* WORK TO COMPLETE *
Report each line of the data that includes the word "recaptcha".

═══ RECORDED INFORMATION

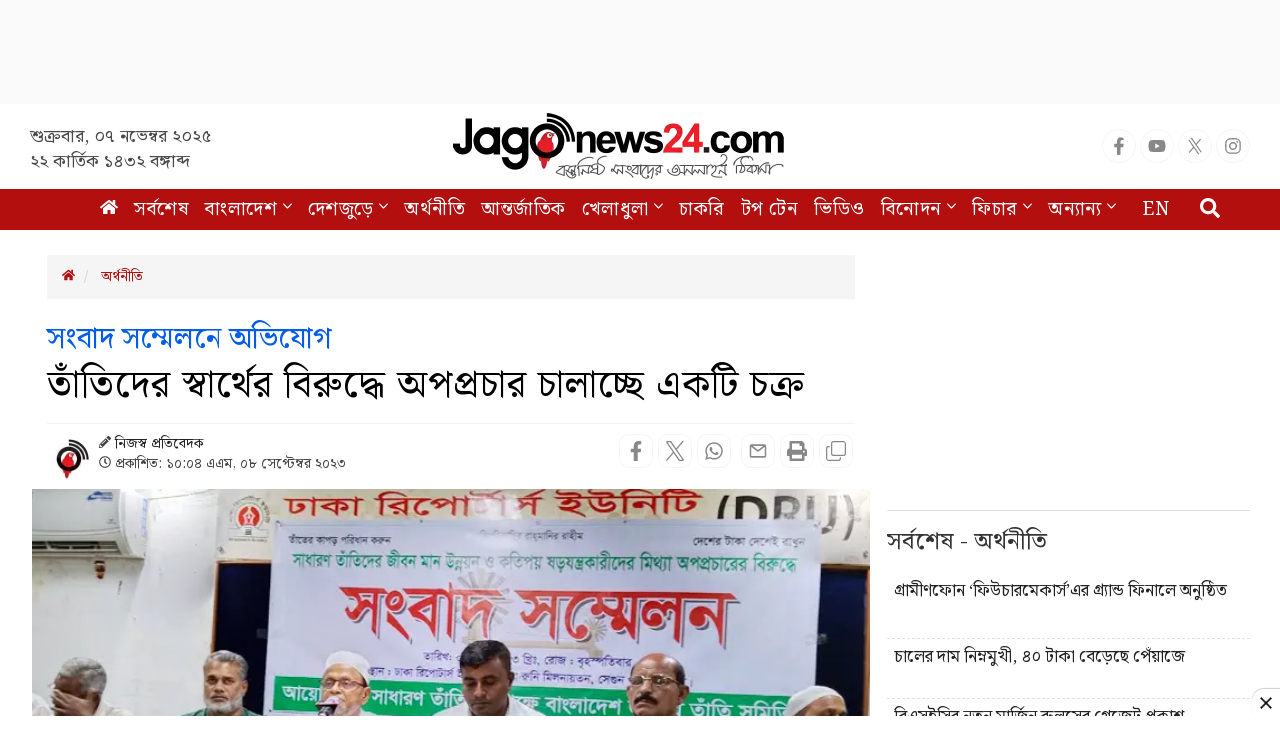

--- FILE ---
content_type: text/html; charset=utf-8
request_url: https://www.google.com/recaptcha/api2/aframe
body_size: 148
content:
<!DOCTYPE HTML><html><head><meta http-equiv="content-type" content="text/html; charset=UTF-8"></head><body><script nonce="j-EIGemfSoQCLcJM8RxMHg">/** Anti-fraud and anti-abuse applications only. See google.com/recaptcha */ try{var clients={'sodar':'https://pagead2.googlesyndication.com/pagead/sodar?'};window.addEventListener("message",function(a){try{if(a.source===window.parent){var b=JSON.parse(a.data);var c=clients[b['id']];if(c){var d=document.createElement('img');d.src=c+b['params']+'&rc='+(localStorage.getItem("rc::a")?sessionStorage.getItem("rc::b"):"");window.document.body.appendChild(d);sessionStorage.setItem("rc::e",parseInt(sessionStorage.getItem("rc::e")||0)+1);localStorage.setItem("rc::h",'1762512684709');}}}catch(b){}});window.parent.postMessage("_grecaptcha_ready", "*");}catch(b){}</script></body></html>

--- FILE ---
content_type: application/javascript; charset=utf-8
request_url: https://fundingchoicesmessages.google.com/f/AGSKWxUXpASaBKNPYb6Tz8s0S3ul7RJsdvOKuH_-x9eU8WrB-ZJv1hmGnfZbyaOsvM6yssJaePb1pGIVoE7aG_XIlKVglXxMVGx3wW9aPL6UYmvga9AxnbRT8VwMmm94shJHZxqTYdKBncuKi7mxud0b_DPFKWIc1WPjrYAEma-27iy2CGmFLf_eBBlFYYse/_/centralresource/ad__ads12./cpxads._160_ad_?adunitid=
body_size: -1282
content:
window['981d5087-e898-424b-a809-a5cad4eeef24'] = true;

══════

* REPLY TO THE TASK *
request_url: https://www.google.com/recaptcha/api2/aframe
<!DOCTYPE HTML><html><head><meta http-equiv="content-type" content="text/html; charset=UTF-8"></head><body><script nonce="j-EIGemfSoQCLcJM8RxMHg">/** Anti-fraud and anti-abuse applications only. See google.com/recaptcha */ try{var clients={'sodar':'https://pagead2.googlesyndication.com/pagead/sodar?'};window.addEventListener("message",function(a){try{if(a.source===window.parent){var b=JSON.parse(a.data);var c=clients[b['id']];if(c){var d=document.createElement('img');d.src=c+b['params']+'&rc='+(localStorage.getItem("rc::a")?sessionStorage.getItem("rc::b"):"");window.document.body.appendChild(d);sessionStorage.setItem("rc::e",parseInt(sessionStorage.getItem("rc::e")||0)+1);localStorage.setItem("rc::h",'1762512684709');}}}catch(b){}});window.parent.postMessage("_grecaptcha_ready", "*");}catch(b){}</script></body></html>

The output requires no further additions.